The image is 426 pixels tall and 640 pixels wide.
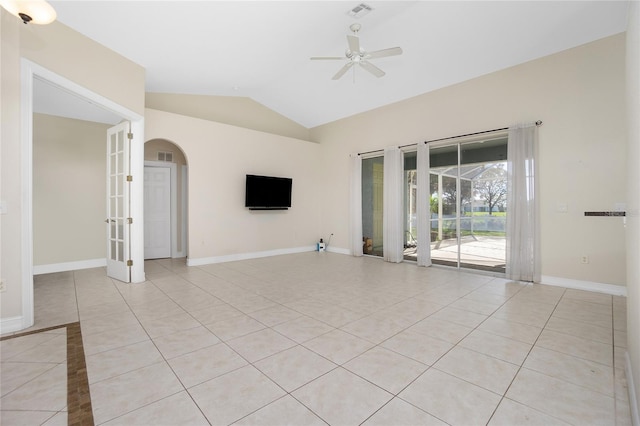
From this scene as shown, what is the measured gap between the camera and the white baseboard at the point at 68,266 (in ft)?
16.2

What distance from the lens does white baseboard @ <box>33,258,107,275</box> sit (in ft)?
16.2

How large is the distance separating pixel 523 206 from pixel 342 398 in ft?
13.9

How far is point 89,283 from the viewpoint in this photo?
14.2ft

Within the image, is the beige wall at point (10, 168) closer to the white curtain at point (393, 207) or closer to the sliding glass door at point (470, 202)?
the white curtain at point (393, 207)

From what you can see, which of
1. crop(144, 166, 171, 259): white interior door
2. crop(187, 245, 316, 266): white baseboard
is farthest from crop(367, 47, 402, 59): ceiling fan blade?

**Task statement**
Give the lines above as a numbered list, leaving out the blank lines and the picture.

**Response to the task**
1. The image is 426 pixels tall and 640 pixels wide.
2. From this scene as shown, what is the measured gap between the camera and the white baseboard at the point at 68,266 (in ft)?
3. 16.2
4. What distance from the lens does white baseboard @ <box>33,258,107,275</box> sit (in ft)?
5. 16.2
6. How large is the distance separating pixel 523 206 from pixel 342 398 in ft?
7. 13.9
8. How far is point 89,283 from the viewpoint in this photo?
9. 14.2ft
10. Within the image, is the beige wall at point (10, 168) closer to the white curtain at point (393, 207) or closer to the sliding glass door at point (470, 202)?
11. the white curtain at point (393, 207)
12. From what you can see, which of
13. 1. crop(144, 166, 171, 259): white interior door
14. 2. crop(187, 245, 316, 266): white baseboard
15. is farthest from crop(367, 47, 402, 59): ceiling fan blade?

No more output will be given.